Wunderkit’s site is filled with all sorts of rich interactions that are cued to start when a user scrolls to certain sections down the page. The sum of all the small visual delights nestled within this page keeps users alert, and on the lookout to learn more about the product.
3. Improved comprehension
As anyone who’s infuriated a sibling by shouting random numbers while they’re memorizing a phone number can tell you, the human brain can only hold between 7 and 9 pieces of new information in short term memory at one time. Traditional sites with many separate pages break up content, therefore placing a greater burden on the user’s short term memory to piece together the holistic message from disparate fragments. Collecting content within a single experience allows users to follow an unbroken thread, thereby aiding in comprehension and recollection down the road.
Rdio’s long scroll pages break up their content into digestible chunks of information that all relate to the main theme of each page. For example, the Apps page explores the various ways of using Rdio on different platforms – taking care to differentiate each section with good use of color blocks, while maintaining consistent style and flow from one section to another.
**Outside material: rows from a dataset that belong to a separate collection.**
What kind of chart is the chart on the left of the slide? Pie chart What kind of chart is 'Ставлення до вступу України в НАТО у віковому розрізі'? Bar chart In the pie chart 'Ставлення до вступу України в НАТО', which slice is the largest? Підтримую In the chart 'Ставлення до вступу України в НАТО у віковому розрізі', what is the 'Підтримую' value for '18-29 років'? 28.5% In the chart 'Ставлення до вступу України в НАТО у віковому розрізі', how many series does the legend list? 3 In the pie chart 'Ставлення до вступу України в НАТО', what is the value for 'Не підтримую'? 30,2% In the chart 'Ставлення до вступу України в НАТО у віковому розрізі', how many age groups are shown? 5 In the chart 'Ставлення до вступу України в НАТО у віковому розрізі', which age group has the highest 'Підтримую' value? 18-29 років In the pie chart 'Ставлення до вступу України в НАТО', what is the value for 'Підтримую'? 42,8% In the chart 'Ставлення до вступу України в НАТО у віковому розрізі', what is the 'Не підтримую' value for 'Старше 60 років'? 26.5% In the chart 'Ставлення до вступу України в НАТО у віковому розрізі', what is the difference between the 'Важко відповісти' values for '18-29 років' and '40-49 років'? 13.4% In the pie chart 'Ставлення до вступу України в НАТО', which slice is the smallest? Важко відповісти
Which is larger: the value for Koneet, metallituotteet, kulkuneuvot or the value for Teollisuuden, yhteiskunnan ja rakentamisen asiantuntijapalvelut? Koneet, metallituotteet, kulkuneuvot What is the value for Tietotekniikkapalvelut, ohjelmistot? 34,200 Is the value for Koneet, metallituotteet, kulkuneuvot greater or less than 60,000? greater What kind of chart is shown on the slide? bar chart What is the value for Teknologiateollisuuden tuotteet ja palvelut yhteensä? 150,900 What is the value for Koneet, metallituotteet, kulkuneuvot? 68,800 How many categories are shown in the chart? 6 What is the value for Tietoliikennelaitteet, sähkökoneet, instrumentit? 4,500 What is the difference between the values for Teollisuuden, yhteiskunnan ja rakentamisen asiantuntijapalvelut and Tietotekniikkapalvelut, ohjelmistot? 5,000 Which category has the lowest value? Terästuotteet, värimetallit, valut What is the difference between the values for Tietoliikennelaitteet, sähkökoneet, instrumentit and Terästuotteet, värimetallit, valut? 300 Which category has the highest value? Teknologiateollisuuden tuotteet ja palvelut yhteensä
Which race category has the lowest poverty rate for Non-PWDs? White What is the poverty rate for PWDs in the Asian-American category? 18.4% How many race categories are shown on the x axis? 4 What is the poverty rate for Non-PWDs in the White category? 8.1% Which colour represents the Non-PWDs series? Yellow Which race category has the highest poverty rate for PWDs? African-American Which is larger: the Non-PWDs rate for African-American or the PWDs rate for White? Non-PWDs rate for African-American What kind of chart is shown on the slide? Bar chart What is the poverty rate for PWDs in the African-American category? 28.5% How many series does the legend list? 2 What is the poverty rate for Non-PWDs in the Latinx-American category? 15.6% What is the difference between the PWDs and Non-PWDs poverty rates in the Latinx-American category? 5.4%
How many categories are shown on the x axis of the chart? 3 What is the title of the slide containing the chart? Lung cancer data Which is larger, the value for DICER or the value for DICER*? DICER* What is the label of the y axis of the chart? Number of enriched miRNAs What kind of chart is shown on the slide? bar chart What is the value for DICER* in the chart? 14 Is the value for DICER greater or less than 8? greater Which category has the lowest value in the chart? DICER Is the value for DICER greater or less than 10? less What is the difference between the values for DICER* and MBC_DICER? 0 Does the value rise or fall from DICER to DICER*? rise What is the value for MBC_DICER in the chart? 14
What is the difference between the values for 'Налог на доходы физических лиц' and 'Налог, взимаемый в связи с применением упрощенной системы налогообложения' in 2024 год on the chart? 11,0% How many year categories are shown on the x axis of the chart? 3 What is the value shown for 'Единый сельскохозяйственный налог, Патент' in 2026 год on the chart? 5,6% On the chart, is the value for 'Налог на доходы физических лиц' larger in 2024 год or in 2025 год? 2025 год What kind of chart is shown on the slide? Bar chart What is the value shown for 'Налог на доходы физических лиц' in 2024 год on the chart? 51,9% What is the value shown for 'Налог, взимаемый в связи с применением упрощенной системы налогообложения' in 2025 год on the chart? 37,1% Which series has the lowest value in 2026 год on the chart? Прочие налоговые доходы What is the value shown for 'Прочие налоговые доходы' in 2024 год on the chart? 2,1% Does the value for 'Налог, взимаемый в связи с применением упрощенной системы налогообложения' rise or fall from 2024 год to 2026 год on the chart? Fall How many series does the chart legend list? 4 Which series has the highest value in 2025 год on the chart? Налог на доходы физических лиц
Think Green Meeting: http://thinkgreenmeeting.com
Think Green Meeting allows readers to jump to the information they need by clicking on the consistent navigation menu to the left. While the layout varies significantly from section to section, the panning motion between them connects the pieces together, reinforcing the main message.
Simple is a site for a new money management service…that’s not a bank. The concept requires some explaining. Their challenge is to demonstrate their key value proposition quickly and convincingly, and to motivate visitors to sign up. The one-page scrolling design is a dramatic departure from the majority of online financial services websites, which typically contain oceans of content – most of it text. Simple presents their key points briefly, linking to pertinent examples. This layered approach aids in comprehension of their new concept without overwhelming the visitor with details too early in the exploration.
Long page scrolling designs are great for delivering end-to-end stories to your audience, and with the proper execution can propel your users toward the main goal – whether that’s a form submission, a product purchase, or even just reaching understanding of an idea you want to share.